If a certain area of tissue is found to be causing a dysrhythmia, the doctor may perform an ablation to eliminate the tissue. This is done with radio waves (radiofrequency ablation) or cryothermy (cryoablation). The energy is delivered through the catheter to the tissue.
If you notice any discomfort or pain, such as chest pain, neck or jaw pain, back pain, arm pain, shortness of breath, or breathing difficulty, let the doctor know.
Once the procedure has been completed, the catheter(s) will be removed from the insertion site. The doctor or an assistant will hold pressure on the insertion site so that the blood can begin to form a clot at the site and stop the bleeding.
Once the bleeding has stopped, a bandage will be placed on the site.
You will be assisted to slide from the table onto a stretcher so that you can be taken to the recovery area. NOTE: If the insertion was in the groin, you will not be allowed to bend your leg for a few hours. To help you remember to keep your leg straight, the knee of the affected leg may be covered with a sheet and the ends will be tucked under the mattress on both sides of the bed to form a type of loose restraint.
After the procedure
In the hospital
After the procedure, you may be taken to the recovery room for observation or returned to your hospital room. You will remain flat in bed for a few hours after the procedure. The circulation and sensation of the limb where the catheter was inserted will be monitored. A nurse will monitor your vital signs, the insertion site, and circulation/sensation in the affected leg or arm.
You should immediately inform your nurse if you feel any chest pain or tightness, or any other pain, as well as any feelings of warmth, bleeding, or pain at the insertion site in your leg or arm.
Bedrest may vary from two to six hours depending on your specific condition.
In some cases, the sheath or introducer may be left in the insertion site. If so, the period of bedrest will be prolonged until the sheath is removed. After the sheath is removed, you may be given a light meal.
You may be given pain medication for pain or discomfort related to the insertion site or having to lie flat and still for a prolonged period.
You may resume your usual diet after the procedure, unless your doctor decides otherwise.

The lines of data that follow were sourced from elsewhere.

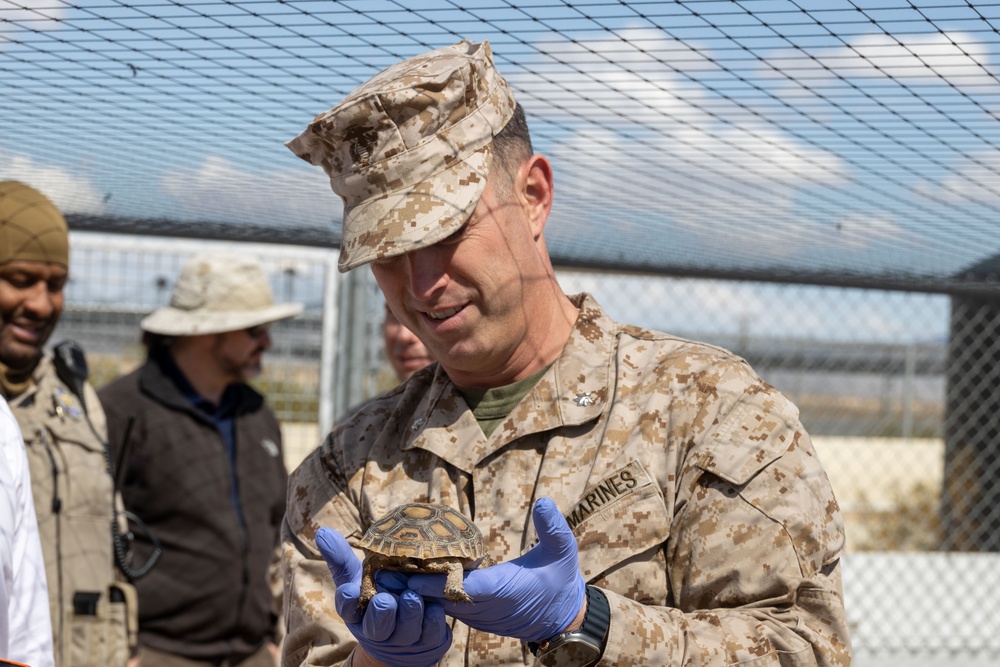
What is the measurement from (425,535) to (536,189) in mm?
738

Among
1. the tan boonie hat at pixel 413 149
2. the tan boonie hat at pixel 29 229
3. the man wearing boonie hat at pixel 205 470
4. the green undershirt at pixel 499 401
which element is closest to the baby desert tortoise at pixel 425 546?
the green undershirt at pixel 499 401

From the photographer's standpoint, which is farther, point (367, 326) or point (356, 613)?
point (367, 326)

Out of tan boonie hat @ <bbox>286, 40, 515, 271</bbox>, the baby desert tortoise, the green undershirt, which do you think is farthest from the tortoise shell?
tan boonie hat @ <bbox>286, 40, 515, 271</bbox>

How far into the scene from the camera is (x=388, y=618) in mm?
1629

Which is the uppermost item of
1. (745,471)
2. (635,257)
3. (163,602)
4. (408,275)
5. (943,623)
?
(408,275)

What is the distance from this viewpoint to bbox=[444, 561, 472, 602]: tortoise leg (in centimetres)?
161

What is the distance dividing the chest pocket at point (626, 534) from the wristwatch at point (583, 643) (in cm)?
13

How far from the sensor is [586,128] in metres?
3.00

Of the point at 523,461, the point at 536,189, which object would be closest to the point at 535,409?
the point at 523,461

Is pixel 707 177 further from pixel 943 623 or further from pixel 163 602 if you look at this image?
pixel 943 623

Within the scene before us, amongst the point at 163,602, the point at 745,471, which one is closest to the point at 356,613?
the point at 745,471

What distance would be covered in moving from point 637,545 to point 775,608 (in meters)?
0.24

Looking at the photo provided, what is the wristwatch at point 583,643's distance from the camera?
1.67 m

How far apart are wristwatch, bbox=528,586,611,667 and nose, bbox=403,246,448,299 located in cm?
59
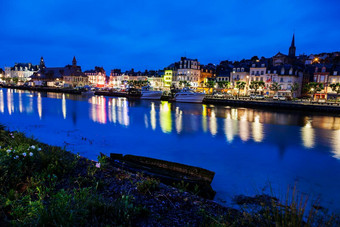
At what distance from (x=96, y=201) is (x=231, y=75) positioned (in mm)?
89790

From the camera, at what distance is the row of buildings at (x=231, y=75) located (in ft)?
249

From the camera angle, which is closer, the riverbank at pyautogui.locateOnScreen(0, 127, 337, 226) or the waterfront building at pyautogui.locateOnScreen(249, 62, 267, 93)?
the riverbank at pyautogui.locateOnScreen(0, 127, 337, 226)

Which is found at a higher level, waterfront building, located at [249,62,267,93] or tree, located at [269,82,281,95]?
waterfront building, located at [249,62,267,93]

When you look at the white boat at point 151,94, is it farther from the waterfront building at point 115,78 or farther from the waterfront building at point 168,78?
the waterfront building at point 115,78

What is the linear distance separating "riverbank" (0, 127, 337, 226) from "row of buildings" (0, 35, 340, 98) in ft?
252

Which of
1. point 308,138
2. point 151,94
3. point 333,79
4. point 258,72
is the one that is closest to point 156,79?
point 151,94

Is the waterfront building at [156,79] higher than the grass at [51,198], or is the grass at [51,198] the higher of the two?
the waterfront building at [156,79]

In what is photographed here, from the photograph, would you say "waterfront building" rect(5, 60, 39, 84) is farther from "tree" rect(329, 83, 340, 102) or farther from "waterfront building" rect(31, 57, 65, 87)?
"tree" rect(329, 83, 340, 102)

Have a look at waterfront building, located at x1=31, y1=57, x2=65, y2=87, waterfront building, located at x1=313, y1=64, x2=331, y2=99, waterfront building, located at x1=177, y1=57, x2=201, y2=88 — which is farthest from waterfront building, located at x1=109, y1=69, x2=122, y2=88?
waterfront building, located at x1=313, y1=64, x2=331, y2=99

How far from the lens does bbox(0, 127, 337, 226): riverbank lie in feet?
15.7

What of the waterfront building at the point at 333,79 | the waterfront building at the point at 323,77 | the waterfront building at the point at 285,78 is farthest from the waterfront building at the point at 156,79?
the waterfront building at the point at 333,79

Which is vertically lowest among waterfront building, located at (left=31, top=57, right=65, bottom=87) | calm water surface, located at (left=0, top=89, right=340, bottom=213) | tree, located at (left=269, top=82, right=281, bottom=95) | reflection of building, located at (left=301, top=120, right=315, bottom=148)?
reflection of building, located at (left=301, top=120, right=315, bottom=148)

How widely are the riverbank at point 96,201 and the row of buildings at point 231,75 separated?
252 feet

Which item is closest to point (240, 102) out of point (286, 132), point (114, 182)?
point (286, 132)
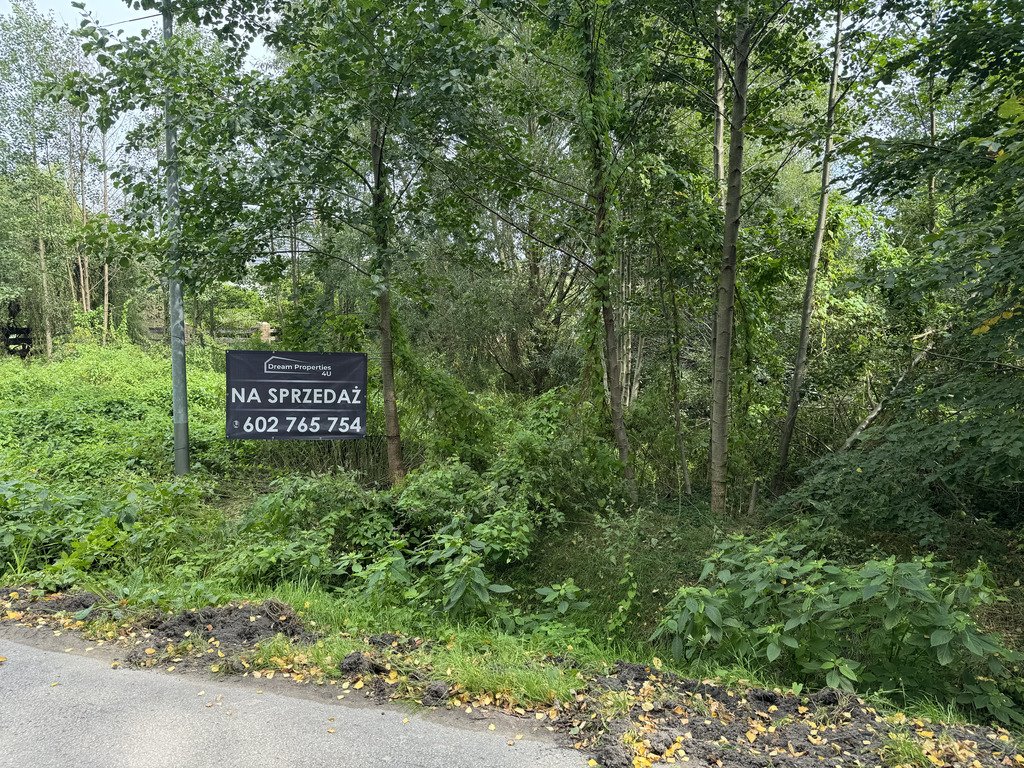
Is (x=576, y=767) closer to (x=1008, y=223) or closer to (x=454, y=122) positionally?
(x=1008, y=223)

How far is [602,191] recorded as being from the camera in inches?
255

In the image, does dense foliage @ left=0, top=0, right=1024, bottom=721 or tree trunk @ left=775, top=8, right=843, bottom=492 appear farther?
tree trunk @ left=775, top=8, right=843, bottom=492

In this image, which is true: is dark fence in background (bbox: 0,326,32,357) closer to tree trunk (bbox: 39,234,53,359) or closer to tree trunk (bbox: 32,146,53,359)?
tree trunk (bbox: 32,146,53,359)

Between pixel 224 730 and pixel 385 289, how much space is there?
4.32m

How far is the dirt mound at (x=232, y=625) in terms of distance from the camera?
12.5 ft

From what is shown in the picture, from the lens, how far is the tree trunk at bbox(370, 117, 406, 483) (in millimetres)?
6555

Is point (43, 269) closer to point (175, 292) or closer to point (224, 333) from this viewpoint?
point (224, 333)

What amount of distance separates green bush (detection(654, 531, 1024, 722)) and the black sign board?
3.94 metres

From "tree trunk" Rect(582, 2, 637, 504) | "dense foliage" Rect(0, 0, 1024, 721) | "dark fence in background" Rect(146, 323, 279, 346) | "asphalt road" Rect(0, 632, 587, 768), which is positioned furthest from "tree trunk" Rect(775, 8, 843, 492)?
"dark fence in background" Rect(146, 323, 279, 346)

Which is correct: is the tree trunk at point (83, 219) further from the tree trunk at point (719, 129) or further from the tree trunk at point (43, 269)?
the tree trunk at point (719, 129)

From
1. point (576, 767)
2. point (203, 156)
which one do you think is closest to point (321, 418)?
point (203, 156)

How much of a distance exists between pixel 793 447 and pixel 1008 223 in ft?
13.0

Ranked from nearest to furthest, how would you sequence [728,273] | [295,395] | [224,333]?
[728,273], [295,395], [224,333]

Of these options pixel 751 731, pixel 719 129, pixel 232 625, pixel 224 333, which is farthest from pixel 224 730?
pixel 224 333
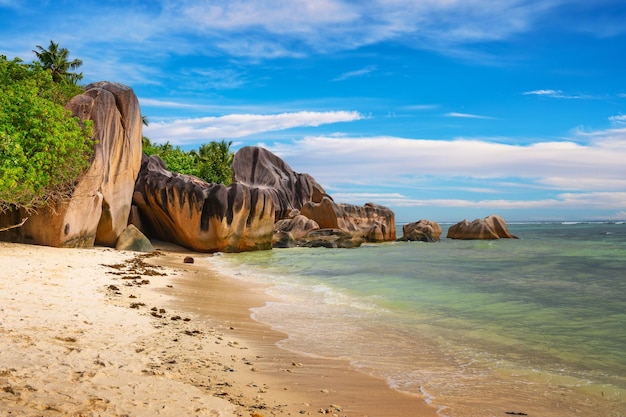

After the specified period of bed rest has been completed, you may get out of bed. The nurse will assist you the first time you get up, and will check your blood pressure while you are lying in bed, sitting, and standing. You should move slowly when getting up from the bed to avoid any dizziness from the long period of bedrest.
When you have completed the recovery period, you may be discharged to your home unless your doctor decides otherwise. If this procedure was performed on an outpatient basis, you must have another person drive you home.
Once at home, you should monitor the insertion site for bleeding, unusual pain, swelling, and abnormal discoloration or temperature change at or near the injection site. A small bruise is normal. If you notice a constant or large amount of blood at the site that cannot be contained with a small dressing, notify your doctor.
It will be important to keep the insertion site clean and dry. Your doctor will give you specific bathing instructions.
You may be advised not to participate in any strenuous activities. Your doctor will instruct you about when you can return to work and resume normal activities.
Notify your doctor to report any of the following:
Fever and/or chills
Increased pain, redness, swelling, or bleeding or other drainage from the insertion site
Coolness, numbness and/or tingling, or other changes in the affected extremity
Chest pain/pressure, nausea and/or vomiting, profuse sweating, dizziness, and/or fainting
Your doctor may give you additional or alternate instructions after the procedure, depending on your particular situation.